## Passage shown
How can I determine if I have a unique Arc when it's dropped?

I've an Arc<Mutex<Thing>> field in a struct which is cloned many times. It is shared between concurrent threads. Drop::drop is called for each clone as it goes out of scope. Is there any way to determine when Drop::drop is called for the last (unique) Arc<Mutex<Thing>>?
It's clear that strong_count is subject to data races (I've seen them). So, you can't count on Arc::strong_count() == 1 (no pun intended).
I found that I couldn't use Arc::try_unwrap() due to a move issue.
Arc::is_unique() is private.
Other than keeping a Arc<AtomicUsize> field, which is incremented on clone and decremented on drop, is there any way to determine if a drop is for a unique Arc<Mutex<Thing>>?
Here's an MRE:
use std::sync::{Arc};
#[derive(Debug)]
enum Action {
One, Two, Three
}
// Thing trait which operates on an Action, which should be a enum, allowing for
// different action sets.
trait Thing<T> {
fn disconnected(&self);
fn action(&self, action: T);
}
// There are many instances of an ActionController.
// There may be zero or more clones of an instance.
// The final drop of the instances should call thing.disconnected()
// In a multi-core environment, the same instance may be running on multiple cores
// ActionController should not be generic.

## Data for review
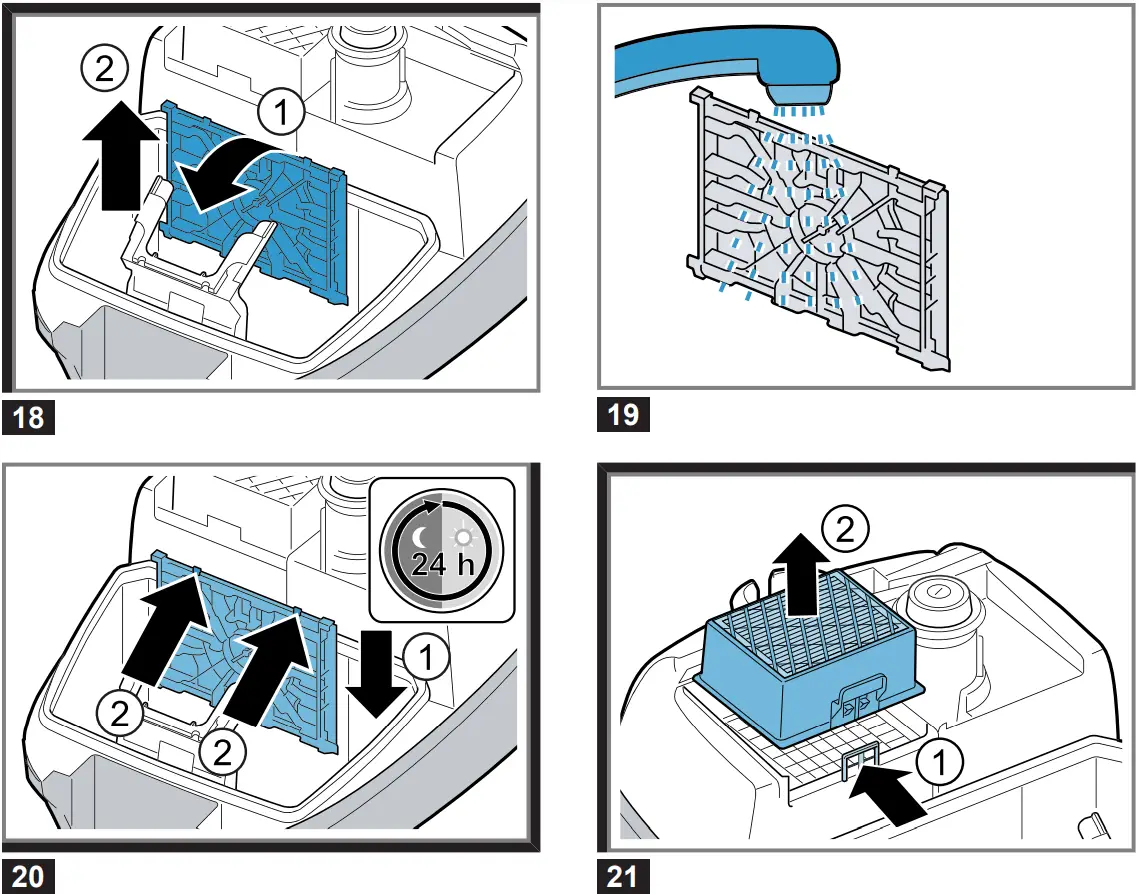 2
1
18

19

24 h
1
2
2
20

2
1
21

--

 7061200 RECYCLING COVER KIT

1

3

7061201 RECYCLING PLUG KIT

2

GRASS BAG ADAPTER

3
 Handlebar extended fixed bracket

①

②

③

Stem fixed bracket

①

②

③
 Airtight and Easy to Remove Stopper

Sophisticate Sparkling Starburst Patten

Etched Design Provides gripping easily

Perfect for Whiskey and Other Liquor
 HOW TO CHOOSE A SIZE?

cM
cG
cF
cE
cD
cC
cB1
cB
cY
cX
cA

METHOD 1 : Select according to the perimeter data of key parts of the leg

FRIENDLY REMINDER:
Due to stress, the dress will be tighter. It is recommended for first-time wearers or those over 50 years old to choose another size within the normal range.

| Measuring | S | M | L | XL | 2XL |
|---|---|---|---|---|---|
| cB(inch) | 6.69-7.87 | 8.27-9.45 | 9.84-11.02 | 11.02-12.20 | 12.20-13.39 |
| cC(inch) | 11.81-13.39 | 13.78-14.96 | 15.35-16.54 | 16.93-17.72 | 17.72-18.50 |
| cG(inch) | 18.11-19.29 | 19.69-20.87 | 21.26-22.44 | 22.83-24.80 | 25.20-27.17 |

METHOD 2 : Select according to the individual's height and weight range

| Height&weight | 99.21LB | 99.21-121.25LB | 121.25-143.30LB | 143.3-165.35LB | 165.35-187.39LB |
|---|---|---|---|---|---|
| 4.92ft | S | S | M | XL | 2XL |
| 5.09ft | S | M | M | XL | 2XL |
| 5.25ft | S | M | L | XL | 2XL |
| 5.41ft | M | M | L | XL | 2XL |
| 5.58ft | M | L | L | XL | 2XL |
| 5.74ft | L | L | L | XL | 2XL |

## Aim of the exercise
Reproduce the portion of the question about detecting the final Arc drop verbatim, starting at "I've an Arc<Mutex<Thing>>" and ending at "(no pun intended).".

## Result of this exercise
I've an Arc<Mutex<Thing>> field in a struct which is cloned many times. It is shared between concurrent threads. Drop::drop is called for each clone as it goes out of scope. Is there any way to determine when Drop::drop is called for the last (unique) Arc<Mutex<Thing>>?
It's clear that strong_count is subject to data races (I've seen them). So, you can't count on Arc::strong_count() == 1 (no pun intended).